C'è stato un circolo vizioso di popolazioni forestali, private delle loro foreste e quindi dei loro mezzi di sopravvivenza, che sono ulteriormente impoverite dagli estranei che approfittano della loro situazione. Con l'aumento della povertà è arrivata la diminuzione della capacità di difendere i propri diritti creando una situazione favorevole all’intervento invasivo delle multinazionali.
In Camerun, le comunità di Bagyeli su un lato del Parco Nazionale di Campo Ma'an sono state schiacciate tra i parchi e la terra che è stata consegnata a società multinazionali per lo sfruttamento.
Le piantagioni olio di palma e di alberi di gomma sono aree vietate per il Bagyeli e non c'è stato alcun risarcimento per la perdita della loro terra, nessun lavoro, assistenza sanitaria o altri benefici.

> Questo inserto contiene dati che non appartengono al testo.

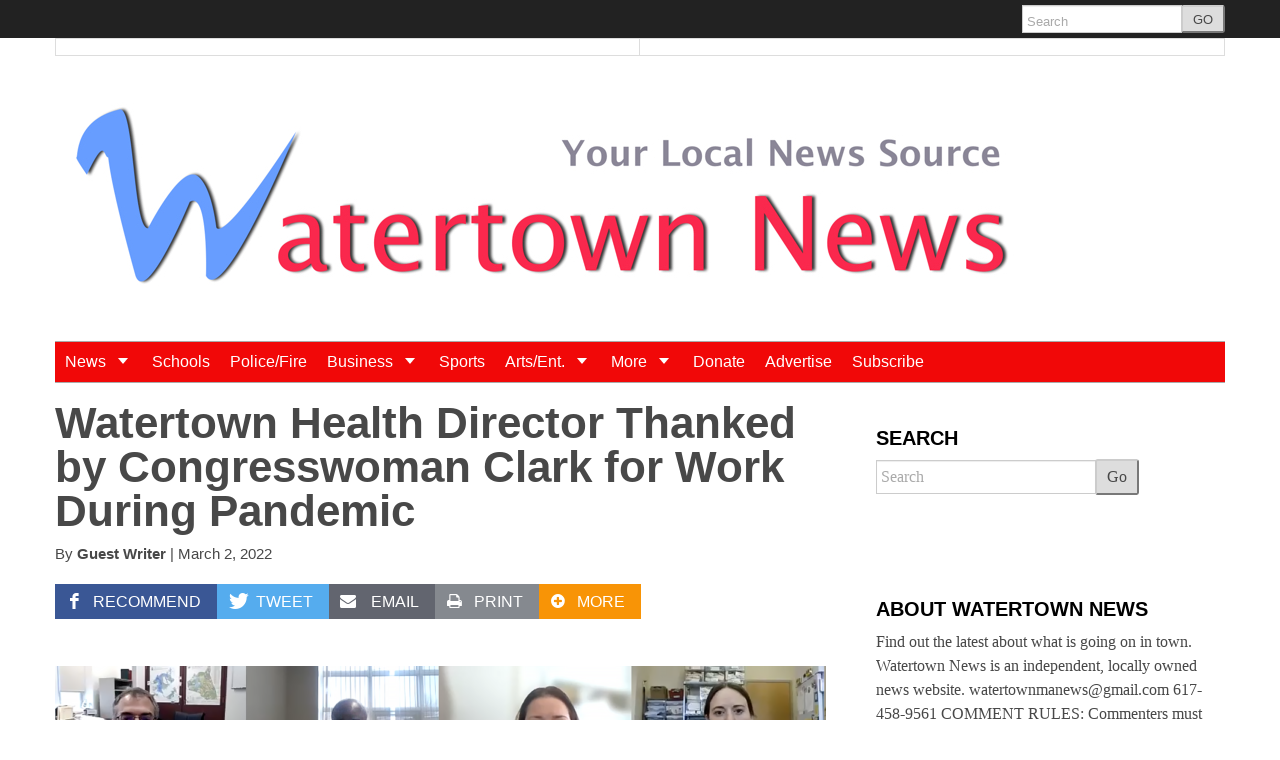

--- FILE ---
content_type: text/html; charset=utf-8
request_url: https://www.google.com/recaptcha/api2/aframe
body_size: 267
content:
<!DOCTYPE HTML><html><head><meta http-equiv="content-type" content="text/html; charset=UTF-8"></head><body><script nonce="5e7wPo-n9CrCwuZ9mAH8hQ">/** Anti-fraud and anti-abuse applications only. See google.com/recaptcha */ try{var clients={'sodar':'https://pagead2.googlesyndication.com/pagead/sodar?'};window.addEventListener("message",function(a){try{if(a.source===window.parent){var b=JSON.parse(a.data);var c=clients[b['id']];if(c){var d=document.createElement('img');d.src=c+b['params']+'&rc='+(localStorage.getItem("rc::a")?sessionStorage.getItem("rc::b"):"");window.document.body.appendChild(d);sessionStorage.setItem("rc::e",parseInt(sessionStorage.getItem("rc::e")||0)+1);localStorage.setItem("rc::h",'1769447762371');}}}catch(b){}});window.parent.postMessage("_grecaptcha_ready", "*");}catch(b){}</script></body></html>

La loro salute si sta deteriorando mentre le zanzare si sono diffuse tra le piantagioni, aumentando la malaria nell'area e la malnutrizione dei Bagyeli è cresciuta radicalmente senza accesso ai cibi forestali.

Conservazione
Nel 1991 la foresta impenetrabile di Bwindi in Uganda è stata dichiarata parco nazionale. I Batwa furono sfrattati e banditi dalla caccia e dalla raccolta; pochi sono stati risarciti.
Non sono stati consultati. La maggior parte ora vive come abusivo sulla terra degli altri popoli, sempre timorosi di essere trasferiti, senza accesso alla foresta e senza terra propria.

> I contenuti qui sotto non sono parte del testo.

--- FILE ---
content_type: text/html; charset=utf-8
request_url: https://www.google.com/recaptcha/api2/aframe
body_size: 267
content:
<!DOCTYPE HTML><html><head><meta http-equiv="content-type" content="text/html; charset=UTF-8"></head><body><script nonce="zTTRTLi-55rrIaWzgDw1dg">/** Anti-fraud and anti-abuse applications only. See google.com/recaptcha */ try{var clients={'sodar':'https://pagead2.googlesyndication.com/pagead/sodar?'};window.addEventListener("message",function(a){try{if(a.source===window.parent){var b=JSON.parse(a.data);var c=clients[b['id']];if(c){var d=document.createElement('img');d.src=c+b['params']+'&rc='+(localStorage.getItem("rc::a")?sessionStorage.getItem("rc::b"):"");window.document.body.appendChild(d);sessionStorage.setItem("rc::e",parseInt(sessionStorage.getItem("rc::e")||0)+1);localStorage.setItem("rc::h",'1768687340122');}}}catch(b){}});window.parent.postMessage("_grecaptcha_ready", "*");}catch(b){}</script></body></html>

Gli anziani riferiscono che non possono insegnare ai loro figli le abilità tradizionali - raccogliere miele, caccia, medicine a base di erbe - perché non possono andare nella foresta.
I Batwa sono stati esclusi dai parchi, ma vengono maltrattati e sfruttati dagli agricoltori all'esterno.
Gli agricoltori che avevano invaso la foresta con le loro fattorie hanno ricevuto un risarcimento quando sono state designate le aree di conservazione. Il Batwa sfollato no.
I ricavi del turismo da alcuni dei principali parchi nazionali in questa zona sono notevoli. I visitatori stranieri pagano centinaia di dollari per una giornata di trekking per vedere i gorilla in Bwindi.
Questo denaro va al governo ugandese. 


Sfratti

Due comunità sono state sfrattate dai parchi di tutta la regione, tra cui il Parco Nazionale dei Vulcani (Ruanda), Mgahinga (Uganda) e Kahuzi-Biega nella Repubblica Democratica del Congo.
Vivendo nella povertà ai margini della terra che era una volta loro, sono diventati dipendenti dall'accattonaggio e dal lavoro per gli altri per i magri salari.
Nel 1999 il Parco Nazionale di Campo Ma'an è stato delimitato come "compenso" per il danno ambientale causato dall'oleodotto Ciad-Camerun.
Non solo i cacciatori-raccoglitori Bagyeli hanno perso la terra, ma è stato anche loro vietato l'accesso all'area e costretti a stabilirsi e occuparsi dell'agricoltura.
Nel sud-est del Camerun, i cacciatori-raccoglitori Baka vengono espulsi illegalmente dalle loro terre ancestrali per far posto ai parchi nazionali, e devono affrontare arresti e pestaggi, torture e morte per mano di squadre anti-bracconaggio sostenute dal WWF.